The U.S. Postal Service (USPS) is a major business enterprise operated by the federal government. It has a legal monopoly over first‐​class mail, which prevents entrepreneurs from competing to improve quality and reduce costs.


I describe the postal system’s inefficiencies here, and discuss how European countries have privatized their systems and/​or opened them to competition.


In this country, privatization is needed more than ever because the USPS is increasingly distorting the booming package delivery business. My study discusses USPS cross‐​subsidies between its mail and package activities, and a recent article in the Wall Street Journal explored the problem further.

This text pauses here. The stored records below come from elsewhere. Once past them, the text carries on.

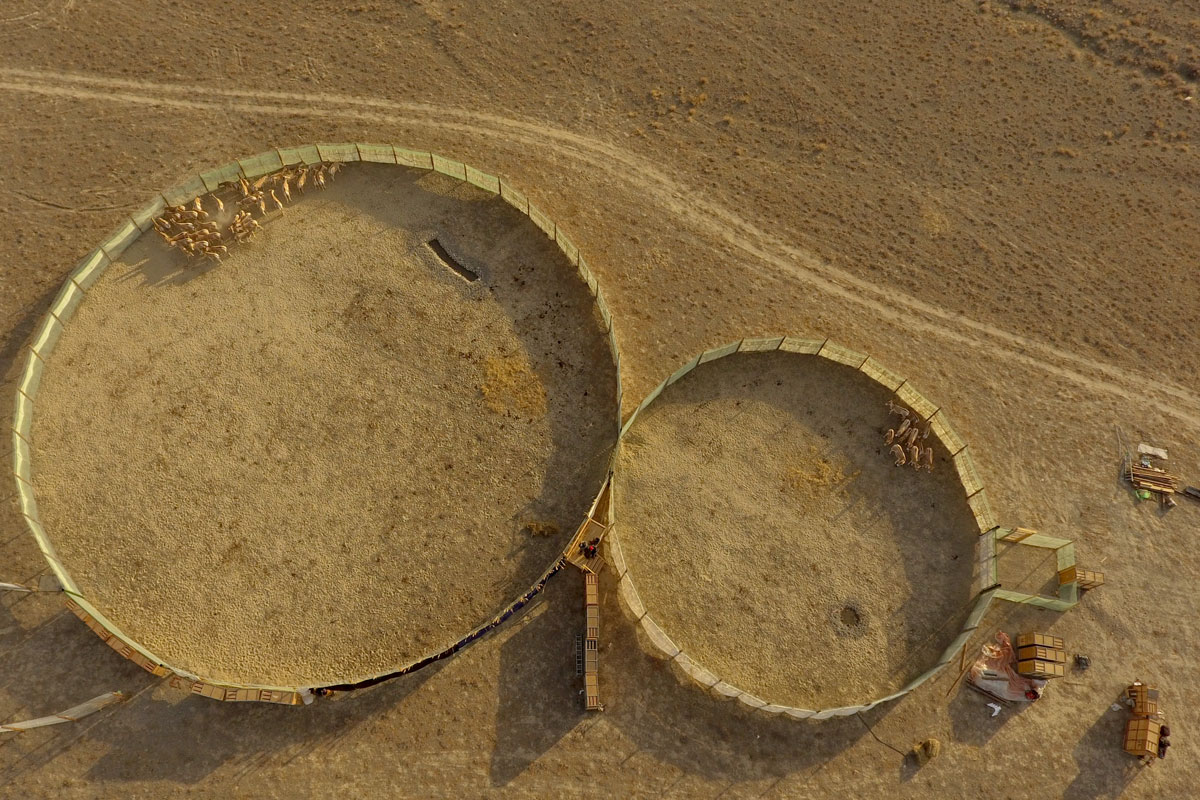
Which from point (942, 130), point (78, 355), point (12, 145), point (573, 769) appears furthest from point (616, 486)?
point (12, 145)

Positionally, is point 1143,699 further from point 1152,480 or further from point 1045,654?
point 1152,480

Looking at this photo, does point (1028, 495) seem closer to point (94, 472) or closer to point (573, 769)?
point (573, 769)

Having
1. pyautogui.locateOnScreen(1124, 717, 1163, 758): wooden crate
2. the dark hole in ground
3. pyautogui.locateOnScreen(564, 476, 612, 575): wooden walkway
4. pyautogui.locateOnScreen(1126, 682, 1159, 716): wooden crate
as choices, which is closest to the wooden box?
pyautogui.locateOnScreen(564, 476, 612, 575): wooden walkway

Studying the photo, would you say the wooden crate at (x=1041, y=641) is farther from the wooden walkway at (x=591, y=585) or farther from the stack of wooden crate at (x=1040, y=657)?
the wooden walkway at (x=591, y=585)

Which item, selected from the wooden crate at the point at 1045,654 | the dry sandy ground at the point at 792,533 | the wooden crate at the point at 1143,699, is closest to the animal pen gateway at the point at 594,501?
the dry sandy ground at the point at 792,533

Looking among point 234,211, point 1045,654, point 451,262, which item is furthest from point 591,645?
point 234,211

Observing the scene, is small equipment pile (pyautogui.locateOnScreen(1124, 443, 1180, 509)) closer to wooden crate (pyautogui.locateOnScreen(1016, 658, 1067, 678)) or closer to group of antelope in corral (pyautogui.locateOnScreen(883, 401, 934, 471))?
group of antelope in corral (pyautogui.locateOnScreen(883, 401, 934, 471))
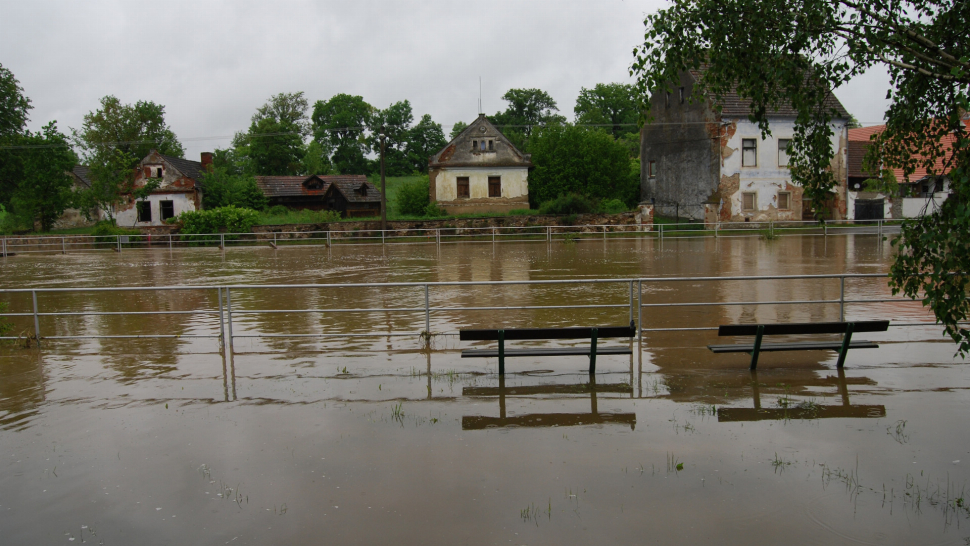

Josh Sandbulte argued that the USPS gives Amazon an unfair advantage over brick‐​and‐​mortar firms:

The U.S. Postal Service delivers [Amazon’s] boxes well below its own costs. Like an accelerant added to a fire, this subsidy is speeding up the collapse of traditional retailers in the U.S. and providing an unfair advantage for Amazon.


… The 2006 Postal Accountability and Enhancement Act made it illegal for the Postal Service to price parcel delivery below its cost. But with a networked business using shared buildings and employees, calculating cost can be devilishly subjective.


… An April analysis from Citigroup estimates that if costs were fairly allocated, on average parcels would cost $1.46 more to deliver. It is as if every Amazon box comes with a dollar or two stapled to the packing slip—a gift card from Uncle Sam.

In a response to Sandbulte here, the USPS claims that they do not cross‐​subsidize. The solution for this dispute? Privatize the USPS, repeal the monopoly, and let competitive markets decide on product pricing.

Another way that the USPS distorts the marketplace was explored in the Washington Post recently. Stamps​.com appears to have a sweetheart deal with the USPS related to selling postage, preparing labels, and servicing shippers:

At the heart of this dispute is the Postal Service’s use of discount deals, called negotiated service agreements, that allow some companies to sell postage for less than others even though the underlying service — having the Postal Service deliver a package to a particular address within a specified period of time — is identical. The details of these deals, and even the identities of companies receiving them, are not public because of the Postal Service’s broad exemption from public disclosure laws when it comes to its dealings with private businesses, leaving rivals to guess at who is getting better terms and why.


Several current and former industry officials say they believe that Stamps​.com, through several subsidiary companies, has gotten particularly lucrative discount postage deals from the Postal Service and is using them in novel ways that give Stamps​.com an unfair competitive advantage over other companies.

The WaPo story talks about USPS dealings with language such as “opaque,” “closely held secrets,” and “details of which are not made public.” I’m confused—I thought the USPS was the people’s mail service operated in the public interest?


Alas, as I explored in this study on privatization, government agencies are usually less transparent than private enterprises. The WaPo says, “The Postal Service declined multiple requests for interviews regarding its postage‐​discount programs and did not respond to written questions from The Post.” Public agencies are often less responsive to the public than private ones.


Bottom line: We do not need a giant and secretive distortion machine in the middle of our mail and package industry, as the Europeans are showing us. Postal‐​socialism makes no sense in the Internet age.